第93章 あなたにもう一度(9)
私は落ちないように気をつけながら舟を降り、代金を支払う。
「ありがとうございました」
「仕事なんだから礼は入らねーよ!それより、こんな時間に湖に一人で行くには物騒だぞ」
「近くに伝のある宿場があります。そちらに今夜お世話になってから明日、改めて湖に行きます」
心配してくれる優しい舟頭さん。私がぼっーとしていると静かに川の音を聞かせてくれたり、私が質問をすると心良く答えてくれた。そんな舟頭さんに一礼して別れを告げると、私は林の中を突き進んで行く。しばらく歩くと、隠れ宿が見えて来て私は久々にその敷地に足を踏み入れ、暖簾を潜る。
「ご無沙汰してます」
「これはひまり様!……もしかしてお一人でございますか!?」
家康の姿がない事に気づき、女将さんは驚いた声を上げる。私がその言葉に苦笑いをすると何となく察してくれたのか、部屋まで案内してくれた。
ここは徳川家御用達の隠れ宿。遠方に行く時や、療養する時に主に使われたりする場所。
「ごめんなさい。その……ちょっと家康と喧嘩しちゃって……」
私は嘘はつかずに正直に事情を話す。そしてある場所に行ったらすぐに城に戻る事を伝え、今夜だけお世話にして欲しいと頭を下げる。

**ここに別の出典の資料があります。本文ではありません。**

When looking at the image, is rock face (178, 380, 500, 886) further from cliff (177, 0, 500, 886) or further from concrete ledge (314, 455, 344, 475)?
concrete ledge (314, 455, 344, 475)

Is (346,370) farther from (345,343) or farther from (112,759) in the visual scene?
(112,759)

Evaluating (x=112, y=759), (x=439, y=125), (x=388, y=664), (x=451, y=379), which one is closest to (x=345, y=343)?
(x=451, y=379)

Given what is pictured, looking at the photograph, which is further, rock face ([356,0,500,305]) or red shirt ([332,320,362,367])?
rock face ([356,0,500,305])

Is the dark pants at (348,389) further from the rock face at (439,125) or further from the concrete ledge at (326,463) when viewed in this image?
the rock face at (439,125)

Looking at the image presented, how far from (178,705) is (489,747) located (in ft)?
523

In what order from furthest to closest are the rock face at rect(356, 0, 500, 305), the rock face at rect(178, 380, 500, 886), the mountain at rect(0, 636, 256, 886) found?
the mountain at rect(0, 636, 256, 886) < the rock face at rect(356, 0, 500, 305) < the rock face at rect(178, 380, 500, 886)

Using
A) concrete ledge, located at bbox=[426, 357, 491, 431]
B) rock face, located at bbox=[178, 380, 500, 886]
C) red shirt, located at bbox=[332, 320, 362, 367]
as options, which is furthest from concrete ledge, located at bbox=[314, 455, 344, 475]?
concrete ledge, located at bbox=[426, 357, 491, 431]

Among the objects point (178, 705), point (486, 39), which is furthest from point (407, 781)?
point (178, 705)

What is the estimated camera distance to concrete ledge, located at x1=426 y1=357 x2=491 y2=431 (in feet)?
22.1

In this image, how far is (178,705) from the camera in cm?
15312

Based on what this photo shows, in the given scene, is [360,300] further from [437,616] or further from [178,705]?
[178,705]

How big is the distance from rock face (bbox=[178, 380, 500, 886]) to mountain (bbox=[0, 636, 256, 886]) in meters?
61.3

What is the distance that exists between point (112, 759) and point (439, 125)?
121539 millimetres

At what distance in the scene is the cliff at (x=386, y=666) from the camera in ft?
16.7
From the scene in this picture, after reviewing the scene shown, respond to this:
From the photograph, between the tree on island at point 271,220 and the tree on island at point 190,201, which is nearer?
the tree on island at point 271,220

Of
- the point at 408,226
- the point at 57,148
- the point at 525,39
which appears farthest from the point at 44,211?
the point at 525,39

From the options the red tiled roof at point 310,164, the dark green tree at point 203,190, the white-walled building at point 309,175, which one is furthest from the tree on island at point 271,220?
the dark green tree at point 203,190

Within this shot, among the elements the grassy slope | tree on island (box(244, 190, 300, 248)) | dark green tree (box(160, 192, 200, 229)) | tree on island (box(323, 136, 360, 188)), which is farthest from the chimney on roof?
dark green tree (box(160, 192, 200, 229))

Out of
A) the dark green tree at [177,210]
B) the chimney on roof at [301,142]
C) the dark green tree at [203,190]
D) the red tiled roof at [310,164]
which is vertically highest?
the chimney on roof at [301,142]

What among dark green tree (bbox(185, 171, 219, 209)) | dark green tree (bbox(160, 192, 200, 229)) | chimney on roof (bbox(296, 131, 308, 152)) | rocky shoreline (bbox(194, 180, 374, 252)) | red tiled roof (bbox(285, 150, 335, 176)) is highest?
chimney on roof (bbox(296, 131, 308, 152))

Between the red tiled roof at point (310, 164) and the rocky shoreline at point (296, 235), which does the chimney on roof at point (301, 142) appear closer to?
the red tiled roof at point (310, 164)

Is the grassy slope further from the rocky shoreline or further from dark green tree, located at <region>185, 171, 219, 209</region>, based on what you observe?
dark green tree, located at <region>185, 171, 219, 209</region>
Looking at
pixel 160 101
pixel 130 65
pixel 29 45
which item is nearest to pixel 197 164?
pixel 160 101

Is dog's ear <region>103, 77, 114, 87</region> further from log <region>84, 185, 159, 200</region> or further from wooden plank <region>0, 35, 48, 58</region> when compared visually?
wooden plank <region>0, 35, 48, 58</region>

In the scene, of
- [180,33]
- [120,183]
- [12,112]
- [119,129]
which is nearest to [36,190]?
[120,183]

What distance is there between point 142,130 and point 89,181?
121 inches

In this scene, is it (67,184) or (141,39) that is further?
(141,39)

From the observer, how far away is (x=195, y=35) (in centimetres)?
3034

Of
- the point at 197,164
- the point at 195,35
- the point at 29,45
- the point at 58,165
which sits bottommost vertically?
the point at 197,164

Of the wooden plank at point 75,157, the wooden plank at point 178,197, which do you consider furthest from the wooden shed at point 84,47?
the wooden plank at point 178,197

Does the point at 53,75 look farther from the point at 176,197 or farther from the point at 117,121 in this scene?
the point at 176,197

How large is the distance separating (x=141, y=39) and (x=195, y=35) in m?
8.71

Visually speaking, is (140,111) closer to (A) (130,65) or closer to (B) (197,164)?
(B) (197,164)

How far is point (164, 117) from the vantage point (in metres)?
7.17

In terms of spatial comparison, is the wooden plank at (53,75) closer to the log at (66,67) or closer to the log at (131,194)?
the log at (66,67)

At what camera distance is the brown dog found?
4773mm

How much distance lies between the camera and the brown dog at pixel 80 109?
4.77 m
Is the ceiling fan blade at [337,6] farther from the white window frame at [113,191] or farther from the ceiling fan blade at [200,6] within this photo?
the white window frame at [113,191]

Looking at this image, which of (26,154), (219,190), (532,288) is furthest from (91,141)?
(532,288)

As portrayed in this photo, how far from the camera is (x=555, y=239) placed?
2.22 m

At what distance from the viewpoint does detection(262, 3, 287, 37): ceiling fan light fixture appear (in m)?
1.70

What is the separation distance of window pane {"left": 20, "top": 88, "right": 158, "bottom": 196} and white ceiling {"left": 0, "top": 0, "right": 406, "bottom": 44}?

「……解りました。では、城には連絡致しませんのでゆっくりとお休み下さいませ」
「ありがとうございます!」
女将さんはすぐ布団を用意してくれて、私は着替えを済ますと早めに身体を休める。今日一日で家康との思い出の場所を沢山回り、自分の気持ちを見つめ直した。
後は、この近くにある湖とあの場所に行くだけ……。
私は机の上に置いた文を手に取る。
家康の綺麗な字を指でなぞりながら…… 心の声でもう一度、読みはじめた。